В воздухе церковные песнопения.
На вышках у черного жерла пулеметов таращат глаза часовые.
*
Из барака смертников — белье!..
Его принесли нам два солдата: Вилли и Эрнст...
Оба — солдаты внутренней охраны нашего барака.
*
У Мари-Луиз в тюрьме «Сантэ» умерла мать.
*
Ночь.
Рядом на нарах ворочается в беспокойном сне Мари-Луиз. Она кричит, стонет, размахивает руками, кому-то угрожает. Я бужу ее.
Мари-Луиз просыпается в поту...
*
...Зовут как? Доминик зовут. Откуда ее? Из префектуры парижской полиции, из камеры предварительного заключения. Так сразу и сюда? А куда еще? Были ли допросы? Допрашивали ее? Еще чего не хватало...
За что арестовали? За то, что бошу морду набила. Пьяная была? Нет. Всегда трезвая морды им квасит.
Доминик восемнадцать лет, но выглядит она старше. Большеглазая, огненно-рыжая, голос грубый, движения резки.
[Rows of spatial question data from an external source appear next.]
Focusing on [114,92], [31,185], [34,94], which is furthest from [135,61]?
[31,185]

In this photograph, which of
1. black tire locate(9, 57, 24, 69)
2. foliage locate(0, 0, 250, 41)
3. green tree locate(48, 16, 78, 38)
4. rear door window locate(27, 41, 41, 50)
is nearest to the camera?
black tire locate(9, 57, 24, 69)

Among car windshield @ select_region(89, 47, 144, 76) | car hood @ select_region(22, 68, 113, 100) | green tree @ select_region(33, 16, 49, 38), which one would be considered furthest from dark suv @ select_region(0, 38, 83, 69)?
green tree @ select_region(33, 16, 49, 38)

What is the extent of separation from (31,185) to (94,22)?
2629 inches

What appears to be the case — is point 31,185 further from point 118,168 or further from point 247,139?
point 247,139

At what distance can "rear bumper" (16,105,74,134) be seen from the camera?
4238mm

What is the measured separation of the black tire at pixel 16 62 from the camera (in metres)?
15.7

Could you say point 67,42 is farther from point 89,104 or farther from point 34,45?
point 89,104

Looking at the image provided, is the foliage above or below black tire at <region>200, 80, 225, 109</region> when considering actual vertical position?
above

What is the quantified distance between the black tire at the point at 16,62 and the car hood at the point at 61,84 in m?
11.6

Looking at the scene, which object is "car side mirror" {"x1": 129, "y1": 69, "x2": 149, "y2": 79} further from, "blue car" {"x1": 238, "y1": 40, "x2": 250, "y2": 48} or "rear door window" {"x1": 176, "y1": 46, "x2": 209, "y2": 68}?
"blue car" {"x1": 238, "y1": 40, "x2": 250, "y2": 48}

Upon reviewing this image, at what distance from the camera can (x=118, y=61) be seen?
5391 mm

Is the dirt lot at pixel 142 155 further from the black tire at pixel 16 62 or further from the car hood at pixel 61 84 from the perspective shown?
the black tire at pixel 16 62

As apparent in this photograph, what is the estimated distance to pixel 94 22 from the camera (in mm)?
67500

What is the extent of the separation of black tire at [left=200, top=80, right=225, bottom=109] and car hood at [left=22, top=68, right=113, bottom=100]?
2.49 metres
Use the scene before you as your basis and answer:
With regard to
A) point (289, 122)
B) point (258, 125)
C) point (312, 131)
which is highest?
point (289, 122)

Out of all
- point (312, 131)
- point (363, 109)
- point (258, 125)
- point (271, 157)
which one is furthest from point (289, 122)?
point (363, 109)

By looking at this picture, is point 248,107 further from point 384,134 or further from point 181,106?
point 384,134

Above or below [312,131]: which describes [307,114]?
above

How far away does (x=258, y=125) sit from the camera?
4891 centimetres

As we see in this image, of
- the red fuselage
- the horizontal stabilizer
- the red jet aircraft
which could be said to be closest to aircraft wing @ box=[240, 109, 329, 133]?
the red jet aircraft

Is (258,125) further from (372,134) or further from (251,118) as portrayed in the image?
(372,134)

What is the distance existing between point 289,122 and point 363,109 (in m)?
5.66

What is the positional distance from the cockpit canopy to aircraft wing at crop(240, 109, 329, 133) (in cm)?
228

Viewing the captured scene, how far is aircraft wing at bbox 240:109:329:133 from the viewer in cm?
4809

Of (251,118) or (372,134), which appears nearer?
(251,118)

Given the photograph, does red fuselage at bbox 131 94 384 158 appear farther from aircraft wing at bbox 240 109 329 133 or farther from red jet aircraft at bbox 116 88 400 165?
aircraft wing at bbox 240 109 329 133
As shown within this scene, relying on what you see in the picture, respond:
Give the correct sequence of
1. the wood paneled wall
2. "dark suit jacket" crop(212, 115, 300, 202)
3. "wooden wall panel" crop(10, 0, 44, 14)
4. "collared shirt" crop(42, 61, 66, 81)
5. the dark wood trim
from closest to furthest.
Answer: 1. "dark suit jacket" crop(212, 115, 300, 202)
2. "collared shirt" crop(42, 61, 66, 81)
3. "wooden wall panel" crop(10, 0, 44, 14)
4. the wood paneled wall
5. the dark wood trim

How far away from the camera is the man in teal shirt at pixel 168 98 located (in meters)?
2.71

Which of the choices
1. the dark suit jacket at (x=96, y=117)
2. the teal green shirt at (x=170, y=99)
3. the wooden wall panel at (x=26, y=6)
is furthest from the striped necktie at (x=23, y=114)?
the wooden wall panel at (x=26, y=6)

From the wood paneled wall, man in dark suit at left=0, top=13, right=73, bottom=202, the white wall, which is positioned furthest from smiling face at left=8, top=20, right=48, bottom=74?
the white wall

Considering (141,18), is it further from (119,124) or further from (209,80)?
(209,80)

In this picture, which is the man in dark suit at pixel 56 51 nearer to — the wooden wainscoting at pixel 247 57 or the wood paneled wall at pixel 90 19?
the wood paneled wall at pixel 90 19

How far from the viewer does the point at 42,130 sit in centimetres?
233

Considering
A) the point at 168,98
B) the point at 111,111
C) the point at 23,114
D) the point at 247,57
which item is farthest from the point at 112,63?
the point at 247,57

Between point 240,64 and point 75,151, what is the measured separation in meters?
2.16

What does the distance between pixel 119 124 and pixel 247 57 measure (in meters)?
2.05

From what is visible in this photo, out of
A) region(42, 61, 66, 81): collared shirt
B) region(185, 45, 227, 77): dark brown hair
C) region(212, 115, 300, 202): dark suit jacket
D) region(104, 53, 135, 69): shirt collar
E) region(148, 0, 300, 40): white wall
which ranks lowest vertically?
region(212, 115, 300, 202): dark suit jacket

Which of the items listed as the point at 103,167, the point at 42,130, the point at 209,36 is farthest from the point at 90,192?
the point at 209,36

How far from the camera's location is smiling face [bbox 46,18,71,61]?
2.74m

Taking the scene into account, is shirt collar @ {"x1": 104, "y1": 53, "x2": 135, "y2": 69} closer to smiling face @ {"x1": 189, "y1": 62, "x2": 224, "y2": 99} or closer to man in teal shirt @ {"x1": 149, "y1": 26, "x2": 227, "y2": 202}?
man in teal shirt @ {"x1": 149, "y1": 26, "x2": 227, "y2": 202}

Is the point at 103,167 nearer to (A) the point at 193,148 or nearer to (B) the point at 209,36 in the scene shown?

На лице из-под густо налепленного слоя розового крема проступают чудовищные кровоподтеки.
В бараке Доминик приняли неласково, и Сюзанн привела ее к нам в камеру.
А можно ей занять место вот тут, на сдвинутых нарах? Нет? Тут нельзя, тут занято? Да, тут занято. Может быть, наверху можно? Надо спросить Жизель, может быть, она захочет поменяться.
— Эй, ты там, Жизель, не уступишь место?
Так нехорошо? Она не будет больше. Она будет отвыкать. Честное слово, будет отвыкать, только пусть Жизель ей уступит место. Может быть, ей сразу не отвыкнуть, всё-таки она будет стараться.
Хитровато улыбнулась, и лицо ее вдруг осветилось и стало совсем юным и по-детски привлекательным.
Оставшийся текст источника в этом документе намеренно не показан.